ですが、その方法で本当の主従関係と信頼関係が作れたんでしょうか・・
答えはNOです。物の効果による犬のしつけは、表面上行動しているので良いような雰囲気に見えているだけなんです。だから何となくおりこうそうだった犬が豹変して急に噛みついたりするわけです。正しいしつけ方法によって、正しい関係が出来ていないからそうなります。
物の効果を利用した、表面上を取り繕う即効性の方法は止めてください。そんな調教をするためにあなたは飼っているのではないはずです。
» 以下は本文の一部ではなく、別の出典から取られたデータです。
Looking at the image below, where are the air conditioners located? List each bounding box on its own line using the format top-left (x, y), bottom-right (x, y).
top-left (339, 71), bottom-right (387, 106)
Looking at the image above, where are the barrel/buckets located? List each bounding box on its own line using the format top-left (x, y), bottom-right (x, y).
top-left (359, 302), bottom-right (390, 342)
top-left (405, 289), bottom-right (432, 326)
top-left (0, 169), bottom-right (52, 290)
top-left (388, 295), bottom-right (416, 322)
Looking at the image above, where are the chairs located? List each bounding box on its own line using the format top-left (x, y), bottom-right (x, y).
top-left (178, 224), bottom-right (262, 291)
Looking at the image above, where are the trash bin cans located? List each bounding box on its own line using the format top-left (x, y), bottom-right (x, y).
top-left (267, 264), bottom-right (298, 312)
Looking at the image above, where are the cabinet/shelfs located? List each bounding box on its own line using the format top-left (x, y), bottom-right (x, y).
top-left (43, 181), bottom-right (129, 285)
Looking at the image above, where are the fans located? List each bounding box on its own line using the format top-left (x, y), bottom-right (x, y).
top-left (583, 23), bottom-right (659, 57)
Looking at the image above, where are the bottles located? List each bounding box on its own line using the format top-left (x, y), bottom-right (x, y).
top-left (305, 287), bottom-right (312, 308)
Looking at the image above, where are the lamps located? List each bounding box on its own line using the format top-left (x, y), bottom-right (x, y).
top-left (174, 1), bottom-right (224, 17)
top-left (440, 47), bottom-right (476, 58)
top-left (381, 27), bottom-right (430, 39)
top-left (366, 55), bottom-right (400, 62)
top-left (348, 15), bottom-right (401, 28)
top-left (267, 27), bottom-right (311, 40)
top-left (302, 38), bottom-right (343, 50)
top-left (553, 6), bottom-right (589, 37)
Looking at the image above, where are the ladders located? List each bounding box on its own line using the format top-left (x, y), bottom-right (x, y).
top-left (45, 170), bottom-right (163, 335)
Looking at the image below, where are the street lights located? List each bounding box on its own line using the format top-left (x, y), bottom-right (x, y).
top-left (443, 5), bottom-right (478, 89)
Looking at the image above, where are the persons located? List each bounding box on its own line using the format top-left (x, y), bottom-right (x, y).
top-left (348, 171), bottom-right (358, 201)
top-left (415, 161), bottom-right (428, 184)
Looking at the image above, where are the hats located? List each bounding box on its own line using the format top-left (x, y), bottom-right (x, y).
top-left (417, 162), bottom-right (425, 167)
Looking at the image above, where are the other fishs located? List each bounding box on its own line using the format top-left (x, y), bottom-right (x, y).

家族の一員として、生活を共にしようと考えていたはずです。
本来は自然な方法で、時間をかけて少しずつ主従関係と信頼関係を積み上げていくべきなのですが、結果をあせってしまって、将来が不安になって・・早く結果が出ないといけないのではないかと勘違いして、安易な方法に皆さんが走ってしまうわけです。
犬のしつけの本当の意味を理解している人は、あせらず根気良く、また毅然と教育できるものです。正しく育てていくには、時間がかかるのが当たり前だと知っているし、また時間をかけてジックリ積み上げるから良い関係が成り立つのです。理解力や知能が低い子犬なら更にそう言えます。
犬のしつけとは、調教でも訓練でもなく・・教え育てる教育なのです。